Chalian ABC News' David Chalian reports: Gov. Sarah Palin called on the public to rise up in opposition to David Letterman's distasteful jokes about her daughter this week. In a morning television interview on NBC's “Today” show, Gov. Palin described her controversy with the late night comedian as a “sad commentary on where we are as a culture, as a society, to chuckle and laugh through comments such as he had made the other night, I think is quite unfortunate.”

READ MORE: Palin Slams Letterman Joke as 'Sexually Perverted'
WATCH:Palin Vs. Letterman

Mr. Letterman's explanation that he was referring to her 18 year old daughter, Bristol, instead of her 14 year old daughter, Willow, who accompanied her recently to New York was met with derision by Gov. Palin. She called it a “very convenient excuse” that took him a couple of days to present.

“It was a degrading comment about a young woman. I would hope that people really start rising up and deciding it's not acceptable. No wonder young girls especially have such low self esteem in America when we think it's funny for a so-called comedian to get away with being able to make such a remark as he did and to think that that's acceptable,” Palin said.

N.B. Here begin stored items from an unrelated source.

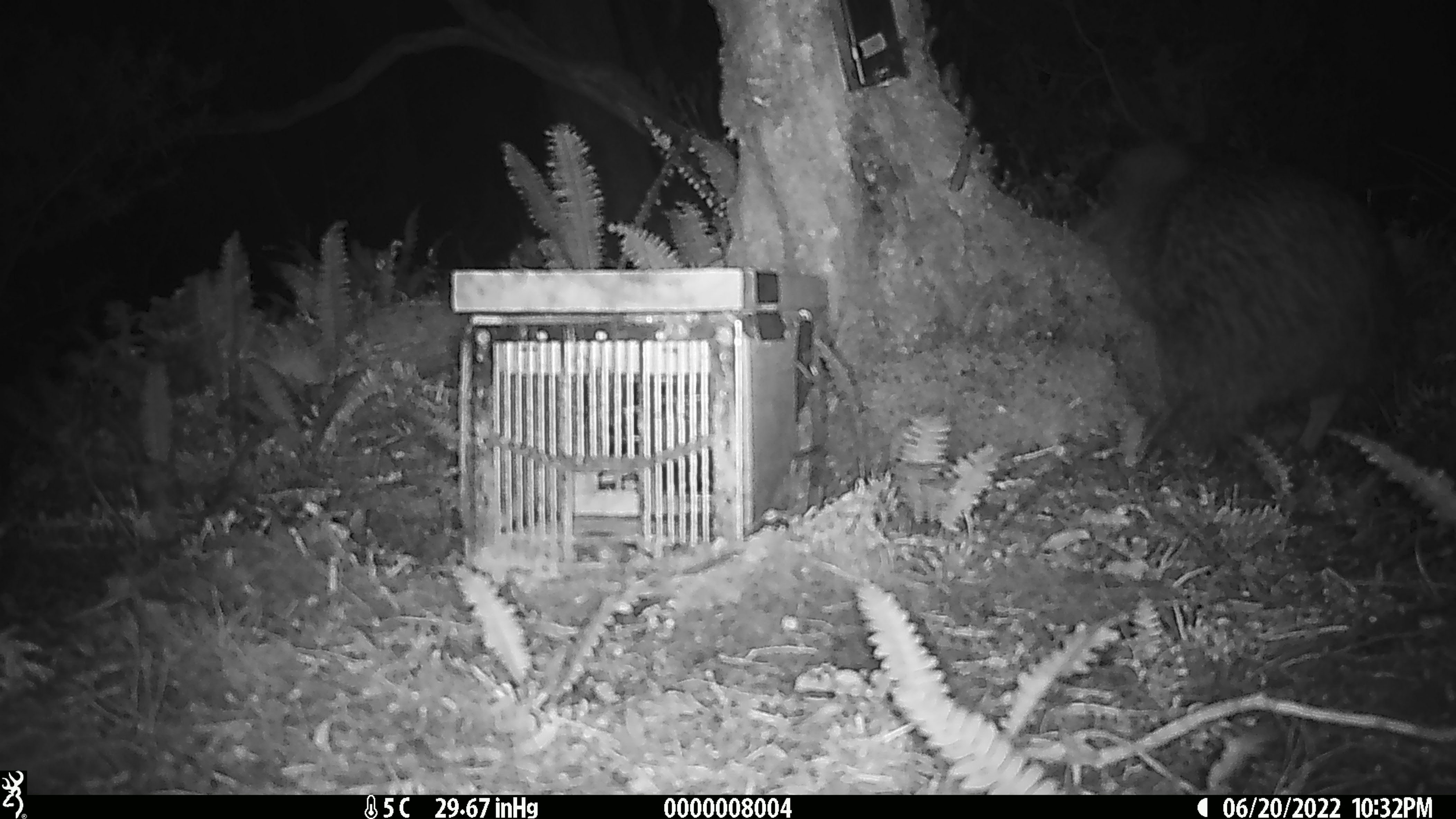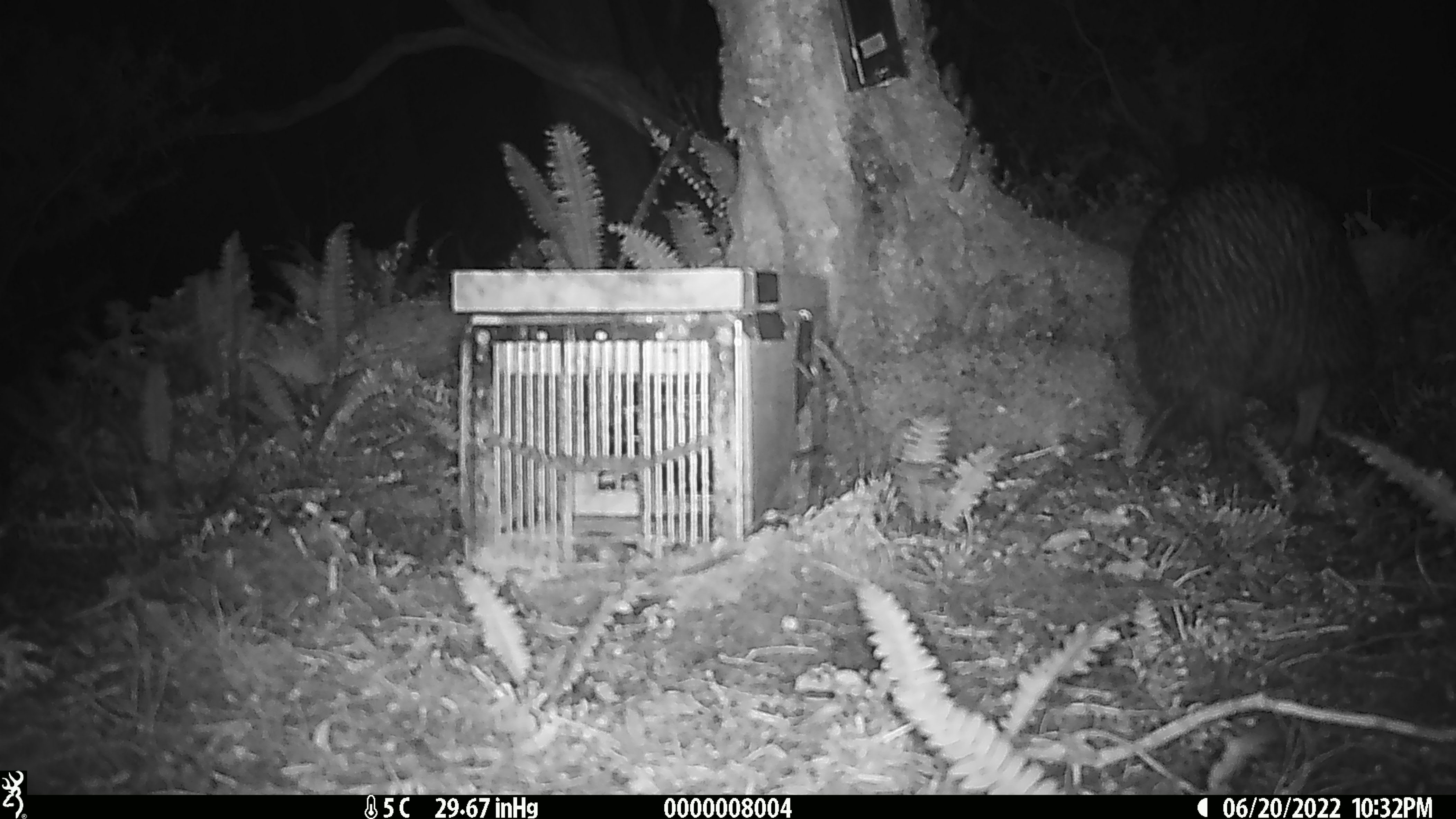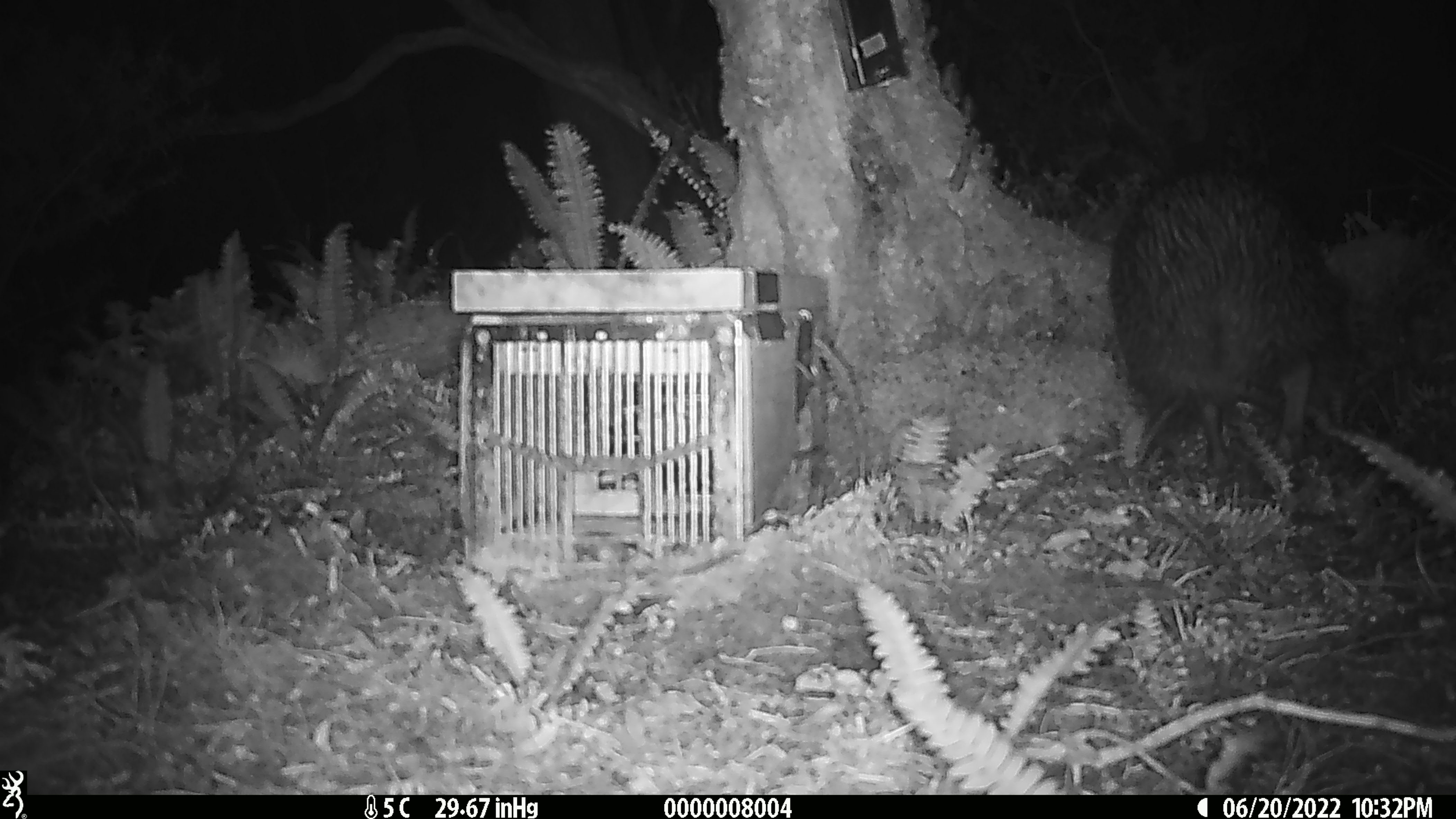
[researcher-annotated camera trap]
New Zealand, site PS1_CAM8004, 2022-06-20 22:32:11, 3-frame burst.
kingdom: Animalia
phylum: Chordata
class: Aves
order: Apterygiformes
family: Apterygidae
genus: Apteryx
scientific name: Apteryx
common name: kiwi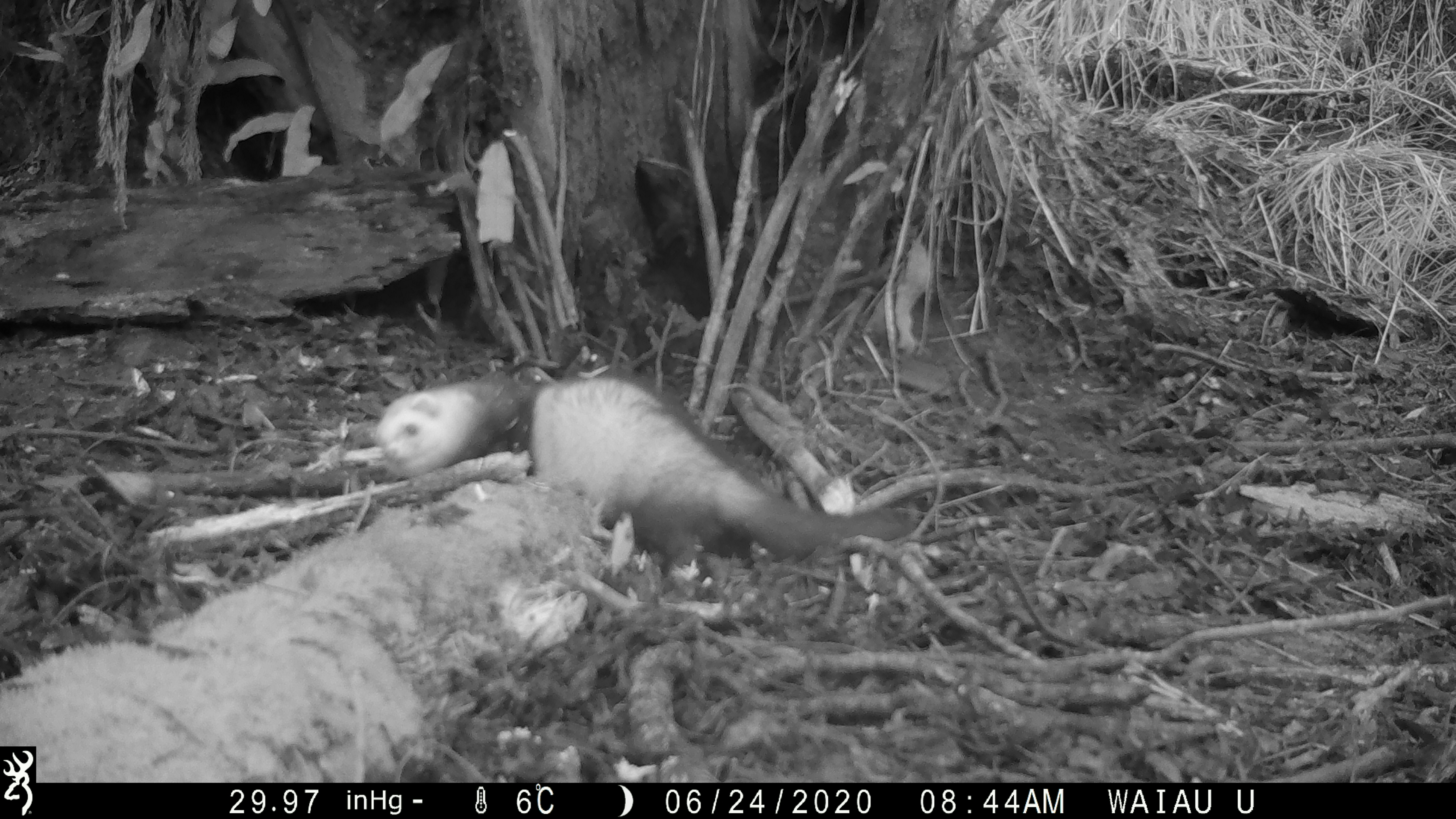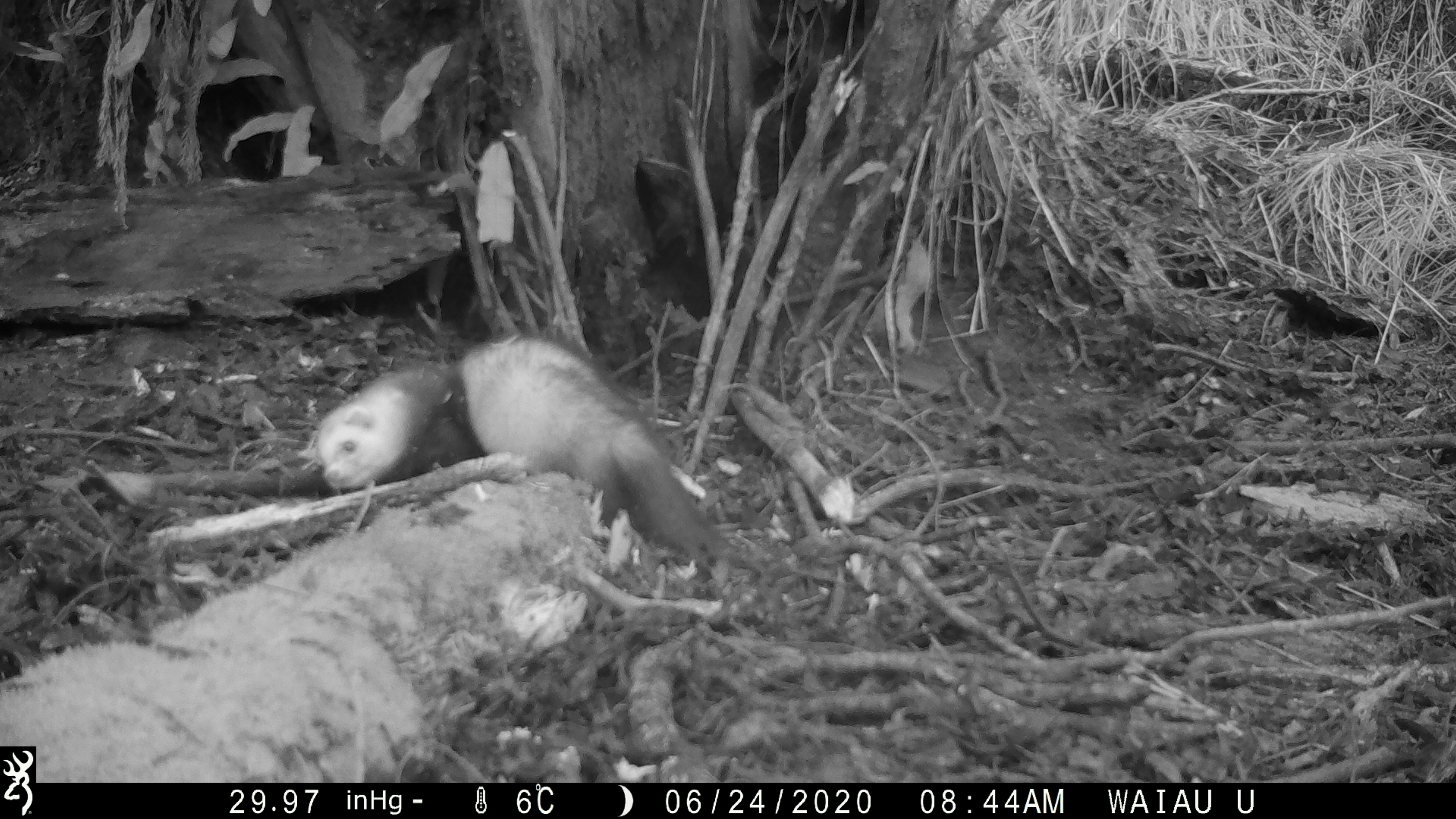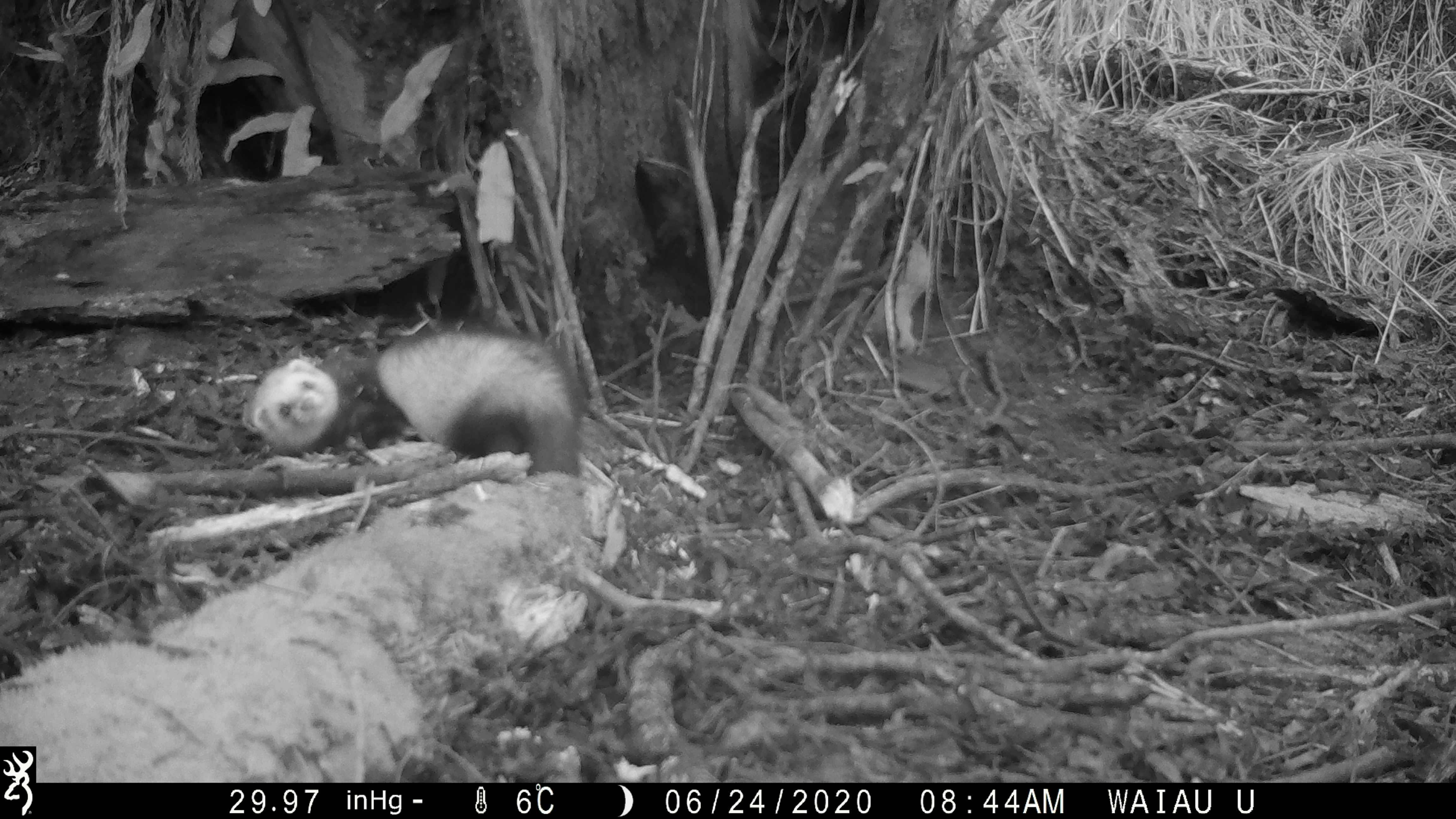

Gov. Palin was apparently pleased to see women organizations speaking out against the comments and then proceeded to read from her BlackBerry an email she received from someone she described as not a typical feminist. “Every male organization. . . should rise up and shout in defense of their daughters, their sisters, their mothers,” Palin read to NBC's Matt Lauer.

When Lauer pressed Palin on her spokeswoman's response stating “it would be wise to keep Willow away from David Letterman,” Palin said that was not in bad taste.

“I connect the dots to a degrading statement made about young women and that does contribute to some acceptance of abuse of young women,” Palin said in defense of that statement before going on to explain that it can be interpreted in many ways.

“Take it however you want to take it. It is a comment that came from the heart that Willow, no doubt, would want to stay away after he made such a comment,” she said.

Gov. Palin also decried what she sees as a double standard being applied to her and her family both politically and in a broader social sense.

“First, remember in the campaign, Barack Obama said, 'Family's off limits. You don't talk about my family.'”

“And the candidate who must be obeyed, everybody adhered to that and they did leave his family alone. They haven't done that on the other side of the ticket and it has continued to this day so that's a political double standard.”

Gov. Palin went on to describe a second double standard as the “acceptance of a celebrity being able to get away with a disparaging comment that does erode a young girl's self esteem and does contribute to some of the problems we have in society.”

Asked if Letterman owes her an apology, Gov. Palin said no.

“He doesn't have to apologize to me. I would like to see him apologize to young women across the country for contributing to that thread that is throughout our culture that makes it sound like it's ok to talk about young girls that way.”